Would you transcribe all of the data exactly, down to the last character?

● ● ● ●

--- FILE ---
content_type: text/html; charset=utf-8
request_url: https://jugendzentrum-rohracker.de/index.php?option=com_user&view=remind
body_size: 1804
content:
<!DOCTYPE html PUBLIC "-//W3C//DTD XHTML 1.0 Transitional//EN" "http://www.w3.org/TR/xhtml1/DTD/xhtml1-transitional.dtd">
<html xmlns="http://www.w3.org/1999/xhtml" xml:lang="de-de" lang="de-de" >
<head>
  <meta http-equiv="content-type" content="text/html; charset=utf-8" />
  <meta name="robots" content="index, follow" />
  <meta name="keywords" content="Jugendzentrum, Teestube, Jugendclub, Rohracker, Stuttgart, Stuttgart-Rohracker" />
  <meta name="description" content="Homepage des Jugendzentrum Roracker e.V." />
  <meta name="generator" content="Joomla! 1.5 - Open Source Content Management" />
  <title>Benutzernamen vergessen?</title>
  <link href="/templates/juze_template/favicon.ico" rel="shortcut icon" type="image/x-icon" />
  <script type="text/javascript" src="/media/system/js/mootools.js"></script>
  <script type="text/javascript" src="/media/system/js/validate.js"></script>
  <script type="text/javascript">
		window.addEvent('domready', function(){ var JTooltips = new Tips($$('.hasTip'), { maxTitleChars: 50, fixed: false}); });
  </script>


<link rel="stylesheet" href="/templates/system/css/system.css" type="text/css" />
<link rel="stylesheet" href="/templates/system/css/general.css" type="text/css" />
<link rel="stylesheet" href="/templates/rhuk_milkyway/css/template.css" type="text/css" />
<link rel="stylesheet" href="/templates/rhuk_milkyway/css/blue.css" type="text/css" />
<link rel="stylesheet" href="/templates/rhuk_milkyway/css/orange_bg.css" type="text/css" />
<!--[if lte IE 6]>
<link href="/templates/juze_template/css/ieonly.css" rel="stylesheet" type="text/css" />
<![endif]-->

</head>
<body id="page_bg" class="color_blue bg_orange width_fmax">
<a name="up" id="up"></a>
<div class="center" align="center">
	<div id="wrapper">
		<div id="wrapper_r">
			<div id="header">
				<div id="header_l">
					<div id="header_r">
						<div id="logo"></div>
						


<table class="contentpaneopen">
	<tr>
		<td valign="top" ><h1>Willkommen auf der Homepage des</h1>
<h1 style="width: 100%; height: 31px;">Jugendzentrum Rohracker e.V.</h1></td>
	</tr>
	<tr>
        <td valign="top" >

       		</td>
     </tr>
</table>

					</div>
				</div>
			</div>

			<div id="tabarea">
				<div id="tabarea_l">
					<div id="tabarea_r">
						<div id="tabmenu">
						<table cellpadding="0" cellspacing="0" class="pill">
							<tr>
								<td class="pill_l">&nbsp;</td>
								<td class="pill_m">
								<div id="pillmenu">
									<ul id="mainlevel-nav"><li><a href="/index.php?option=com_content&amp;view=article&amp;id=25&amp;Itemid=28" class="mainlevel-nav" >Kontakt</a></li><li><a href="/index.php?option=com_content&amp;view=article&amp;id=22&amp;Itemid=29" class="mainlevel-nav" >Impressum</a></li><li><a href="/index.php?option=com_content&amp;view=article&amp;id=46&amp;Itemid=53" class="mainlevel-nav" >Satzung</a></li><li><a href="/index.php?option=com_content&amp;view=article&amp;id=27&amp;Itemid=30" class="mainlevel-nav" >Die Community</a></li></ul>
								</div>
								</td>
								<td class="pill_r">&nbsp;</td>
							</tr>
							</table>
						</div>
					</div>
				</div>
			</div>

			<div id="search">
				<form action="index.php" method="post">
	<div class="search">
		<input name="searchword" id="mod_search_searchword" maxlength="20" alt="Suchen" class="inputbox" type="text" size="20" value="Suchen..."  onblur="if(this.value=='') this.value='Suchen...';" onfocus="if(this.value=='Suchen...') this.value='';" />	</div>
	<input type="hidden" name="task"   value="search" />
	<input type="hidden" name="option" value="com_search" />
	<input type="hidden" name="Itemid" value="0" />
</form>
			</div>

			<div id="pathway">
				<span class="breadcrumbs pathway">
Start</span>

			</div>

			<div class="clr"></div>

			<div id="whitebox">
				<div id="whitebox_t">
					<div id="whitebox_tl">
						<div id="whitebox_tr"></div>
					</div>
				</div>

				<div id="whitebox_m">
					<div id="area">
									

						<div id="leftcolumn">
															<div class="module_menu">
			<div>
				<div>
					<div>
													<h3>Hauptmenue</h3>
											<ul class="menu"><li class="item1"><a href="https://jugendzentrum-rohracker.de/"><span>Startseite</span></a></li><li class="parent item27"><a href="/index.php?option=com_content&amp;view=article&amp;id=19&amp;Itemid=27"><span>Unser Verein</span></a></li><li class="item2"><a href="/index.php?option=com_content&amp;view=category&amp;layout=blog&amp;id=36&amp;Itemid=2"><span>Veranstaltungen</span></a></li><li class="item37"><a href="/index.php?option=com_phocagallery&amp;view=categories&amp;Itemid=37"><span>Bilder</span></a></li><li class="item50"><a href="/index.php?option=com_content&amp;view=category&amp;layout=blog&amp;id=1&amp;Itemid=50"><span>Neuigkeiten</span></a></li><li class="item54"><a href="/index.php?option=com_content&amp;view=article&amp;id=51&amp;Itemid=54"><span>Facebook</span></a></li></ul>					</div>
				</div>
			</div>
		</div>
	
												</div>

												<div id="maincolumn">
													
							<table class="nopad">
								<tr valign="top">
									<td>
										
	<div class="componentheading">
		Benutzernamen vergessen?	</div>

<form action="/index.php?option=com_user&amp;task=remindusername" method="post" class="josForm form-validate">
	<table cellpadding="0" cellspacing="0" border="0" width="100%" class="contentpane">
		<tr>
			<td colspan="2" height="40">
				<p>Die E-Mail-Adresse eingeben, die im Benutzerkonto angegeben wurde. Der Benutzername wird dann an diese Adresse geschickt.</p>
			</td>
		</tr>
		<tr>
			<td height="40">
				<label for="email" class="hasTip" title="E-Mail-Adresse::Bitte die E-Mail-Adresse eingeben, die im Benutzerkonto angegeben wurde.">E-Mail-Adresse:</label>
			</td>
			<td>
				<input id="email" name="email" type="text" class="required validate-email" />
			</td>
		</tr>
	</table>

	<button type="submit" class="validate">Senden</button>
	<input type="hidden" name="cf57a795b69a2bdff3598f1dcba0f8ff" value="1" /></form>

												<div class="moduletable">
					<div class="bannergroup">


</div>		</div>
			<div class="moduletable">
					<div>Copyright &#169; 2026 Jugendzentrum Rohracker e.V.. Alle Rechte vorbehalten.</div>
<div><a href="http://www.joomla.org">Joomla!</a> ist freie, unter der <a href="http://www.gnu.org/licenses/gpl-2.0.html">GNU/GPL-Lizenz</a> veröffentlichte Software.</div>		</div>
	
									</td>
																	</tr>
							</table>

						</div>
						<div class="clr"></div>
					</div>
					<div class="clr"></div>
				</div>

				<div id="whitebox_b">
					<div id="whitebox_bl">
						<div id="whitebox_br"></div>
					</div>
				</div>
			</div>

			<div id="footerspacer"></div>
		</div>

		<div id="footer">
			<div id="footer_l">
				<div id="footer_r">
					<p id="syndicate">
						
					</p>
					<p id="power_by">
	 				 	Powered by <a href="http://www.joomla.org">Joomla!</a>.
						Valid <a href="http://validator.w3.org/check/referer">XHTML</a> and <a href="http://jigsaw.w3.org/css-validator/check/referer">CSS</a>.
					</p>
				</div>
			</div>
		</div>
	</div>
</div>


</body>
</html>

● ● ● ●

## Solution to this task
--- FILE ---
content_type: text/html; charset=utf-8
request_url: https://jugendzentrum-rohracker.de/index.php?option=com_user&view=remind
body_size: 1804
content:
<!DOCTYPE html PUBLIC "-//W3C//DTD XHTML 1.0 Transitional//EN" "http://www.w3.org/TR/xhtml1/DTD/xhtml1-transitional.dtd">
<html xmlns="http://www.w3.org/1999/xhtml" xml:lang="de-de" lang="de-de" >
<head>
  <meta http-equiv="content-type" content="text/html; charset=utf-8" />
  <meta name="robots" content="index, follow" />
  <meta name="keywords" content="Jugendzentrum, Teestube, Jugendclub, Rohracker, Stuttgart, Stuttgart-Rohracker" />
  <meta name="description" content="Homepage des Jugendzentrum Roracker e.V." />
  <meta name="generator" content="Joomla! 1.5 - Open Source Content Management" />
  <title>Benutzernamen vergessen?</title>
  <link href="/templates/juze_template/favicon.ico" rel="shortcut icon" type="image/x-icon" />
  <script type="text/javascript" src="/media/system/js/mootools.js"></script>
  <script type="text/javascript" src="/media/system/js/validate.js"></script>
  <script type="text/javascript">
		window.addEvent('domready', function(){ var JTooltips = new Tips($$('.hasTip'), { maxTitleChars: 50, fixed: false}); });
  </script>


<link rel="stylesheet" href="/templates/system/css/system.css" type="text/css" />
<link rel="stylesheet" href="/templates/system/css/general.css" type="text/css" />
<link rel="stylesheet" href="/templates/rhuk_milkyway/css/template.css" type="text/css" />
<link rel="stylesheet" href="/templates/rhuk_milkyway/css/blue.css" type="text/css" />
<link rel="stylesheet" href="/templates/rhuk_milkyway/css/orange_bg.css" type="text/css" />
<!--[if lte IE 6]>
<link href="/templates/juze_template/css/ieonly.css" rel="stylesheet" type="text/css" />
<![endif]-->

</head>
<body id="page_bg" class="color_blue bg_orange width_fmax">
<a name="up" id="up"></a>
<div class="center" align="center">
	<div id="wrapper">
		<div id="wrapper_r">
			<div id="header">
				<div id="header_l">
					<div id="header_r">
						<div id="logo"></div>
						


<table class="contentpaneopen">
	<tr>
		<td valign="top" ><h1>Willkommen auf der Homepage des</h1>
<h1 style="width: 100%; height: 31px;">Jugendzentrum Rohracker e.V.</h1></td>
	</tr>
	<tr>
        <td valign="top" >

       		</td>
     </tr>
</table>

					</div>
				</div>
			</div>

			<div id="tabarea">
				<div id="tabarea_l">
					<div id="tabarea_r">
						<div id="tabmenu">
						<table cellpadding="0" cellspacing="0" class="pill">
							<tr>
								<td class="pill_l">&nbsp;</td>
								<td class="pill_m">
								<div id="pillmenu">
									<ul id="mainlevel-nav"><li><a href="/index.php?option=com_content&amp;view=article&amp;id=25&amp;Itemid=28" class="mainlevel-nav" >Kontakt</a></li><li><a href="/index.php?option=com_content&amp;view=article&amp;id=22&amp;Itemid=29" class="mainlevel-nav" >Impressum</a></li><li><a href="/index.php?option=com_content&amp;view=article&amp;id=46&amp;Itemid=53" class="mainlevel-nav" >Satzung</a></li><li><a href="/index.php?option=com_content&amp;view=article&amp;id=27&amp;Itemid=30" class="mainlevel-nav" >Die Community</a></li></ul>
								</div>
								</td>
								<td class="pill_r">&nbsp;</td>
							</tr>
							</table>
						</div>
					</div>
				</div>
			</div>

			<div id="search">
				<form action="index.php" method="post">
	<div class="search">
		<input name="searchword" id="mod_search_searchword" maxlength="20" alt="Suchen" class="inputbox" type="text" size="20" value="Suchen..."  onblur="if(this.value=='') this.value='Suchen...';" onfocus="if(this.value=='Suchen...') this.value='';" />	</div>
	<input type="hidden" name="task"   value="search" />
	<input type="hidden" name="option" value="com_search" />
	<input type="hidden" name="Itemid" value="0" />
</form>
			</div>

			<div id="pathway">
				<span class="breadcrumbs pathway">
Start</span>

			</div>

			<div class="clr"></div>

			<div id="whitebox">
				<div id="whitebox_t">
					<div id="whitebox_tl">
						<div id="whitebox_tr"></div>
					</div>
				</div>

				<div id="whitebox_m">
					<div id="area">
									

						<div id="leftcolumn">
															<div class="module_menu">
			<div>
				<div>
					<div>
													<h3>Hauptmenue</h3>
											<ul class="menu"><li class="item1"><a href="https://jugendzentrum-rohracker.de/"><span>Startseite</span></a></li><li class="parent item27"><a href="/index.php?option=com_content&amp;view=article&amp;id=19&amp;Itemid=27"><span>Unser Verein</span></a></li><li class="item2"><a href="/index.php?option=com_content&amp;view=category&amp;layout=blog&amp;id=36&amp;Itemid=2"><span>Veranstaltungen</span></a></li><li class="item37"><a href="/index.php?option=com_phocagallery&amp;view=categories&amp;Itemid=37"><span>Bilder</span></a></li><li class="item50"><a href="/index.php?option=com_content&amp;view=category&amp;layout=blog&amp;id=1&amp;Itemid=50"><span>Neuigkeiten</span></a></li><li class="item54"><a href="/index.php?option=com_content&amp;view=article&amp;id=51&amp;Itemid=54"><span>Facebook</span></a></li></ul>					</div>
				</div>
			</div>
		</div>
	
												</div>

												<div id="maincolumn">
													
							<table class="nopad">
								<tr valign="top">
									<td>
										
	<div class="componentheading">
		Benutzernamen vergessen?	</div>

<form action="/index.php?option=com_user&amp;task=remindusername" method="post" class="josForm form-validate">
	<table cellpadding="0" cellspacing="0" border="0" width="100%" class="contentpane">
		<tr>
			<td colspan="2" height="40">
				<p>Die E-Mail-Adresse eingeben, die im Benutzerkonto angegeben wurde. Der Benutzername wird dann an diese Adresse geschickt.</p>
			</td>
		</tr>
		<tr>
			<td height="40">
				<label for="email" class="hasTip" title="E-Mail-Adresse::Bitte die E-Mail-Adresse eingeben, die im Benutzerkonto angegeben wurde.">E-Mail-Adresse:</label>
			</td>
			<td>
				<input id="email" name="email" type="text" class="required validate-email" />
			</td>
		</tr>
	</table>

	<button type="submit" class="validate">Senden</button>
	<input type="hidden" name="cf57a795b69a2bdff3598f1dcba0f8ff" value="1" /></form>

												<div class="moduletable">
					<div class="bannergroup">


</div>		</div>
			<div class="moduletable">
					<div>Copyright &#169; 2026 Jugendzentrum Rohracker e.V.. Alle Rechte vorbehalten.</div>
<div><a href="http://www.joomla.org">Joomla!</a> ist freie, unter der <a href="http://www.gnu.org/licenses/gpl-2.0.html">GNU/GPL-Lizenz</a> veröffentlichte Software.</div>		</div>
	
									</td>
																	</tr>
							</table>

						</div>
						<div class="clr"></div>
					</div>
					<div class="clr"></div>
				</div>

				<div id="whitebox_b">
					<div id="whitebox_bl">
						<div id="whitebox_br"></div>
					</div>
				</div>
			</div>

			<div id="footerspacer"></div>
		</div>

		<div id="footer">
			<div id="footer_l">
				<div id="footer_r">
					<p id="syndicate">
						
					</p>
					<p id="power_by">
	 				 	Powered by <a href="http://www.joomla.org">Joomla!</a>.
						Valid <a href="http://validator.w3.org/check/referer">XHTML</a> and <a href="http://jigsaw.w3.org/css-validator/check/referer">CSS</a>.
					</p>
				</div>
			</div>
		</div>
	</div>
</div>


</body>
</html>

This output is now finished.